According to UOB’s Global Economics & Markets Research unit, Viet Nam’s GDP expanded 7.52% in the first half from a year earlier, marking the quickest January-June pace since 2011.
The robust first-half results were propelled primarily by a 14% year-on-year surge in exports, bolstered by improved market sentiment following US President Donald Trump’s temporary reduction of reciprocal tariffs to a baseline 10% rate for trading partners over 90 days.
Tariff uncertainties abated in the second half of 2025 after the US locked in country-specific rates ahead of the August 1 deadline, with Viet Nam’s levy settling at 20%.
While tariff pressures remain, UOB expects Viet Nam’s exports to grow about 10% in 2025, compared with 14% in 2024, assuming a moderate 1%–5% year-on-year expansion over the remainder of the year.
Other indicators further highlighted the economy’s resilience. Viet Nam's Manufacturing Purchasing Managers' Index (PMI) rebounded to 52.4 in July after three consecutive months below the 50-point contraction threshold. Industrial output rose 9% year-on-year.
Realised FDI reached 13.6 billion USD as of July, up from 12.6 billion USD a year earlier, suggesting full-year inflows could surpass 20 billion USD compared with 25.4 billion USD in 2024.
Amid external headwinds, Viet Nam in mid-August unveiled a 48 billion USD infrastructure investment plan covering 250 projects. The Government will finance 129 projects worth 18 billion USD, focusing on urban development and transport. The remaining 121 projects, valued at 30.5 billion USD, will draw on other sources, including foreign companies.
For 2026, UOB maintained its growth forecast at 7%. The Government is targeting GDP growth of 8.3%–8.5% this year.
Given Viet Nam’s upbeat second-half outlook and exchange rate pressures on the Vietnamese dong, UOB analysts believed these factors would limit the central bank’s room to ease monetary policy, forecasting its refinancing rate unchanged at 4.5%.
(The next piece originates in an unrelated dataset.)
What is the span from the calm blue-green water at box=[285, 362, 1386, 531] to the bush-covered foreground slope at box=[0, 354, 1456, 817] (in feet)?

Should business conditions and the labour market weaken markedly, the central bank might slash the refinancing rate to its pandemic-era low of 4%, though that’s outside UOB’s base-case scenario.
On the exchange rate, UOB expected the Vietnamese dong will not fully benefit from a renewed weakening of the US dollar - anticipated once the Federal Reserve begins its rate-cutting cycle.
Overall, however, currency pressures are set to ease. UOB predicted the VND/USD rate at 26,300 in Q4 2025, 26,200 in Q1 2026 and 26,000 by Q3 2026.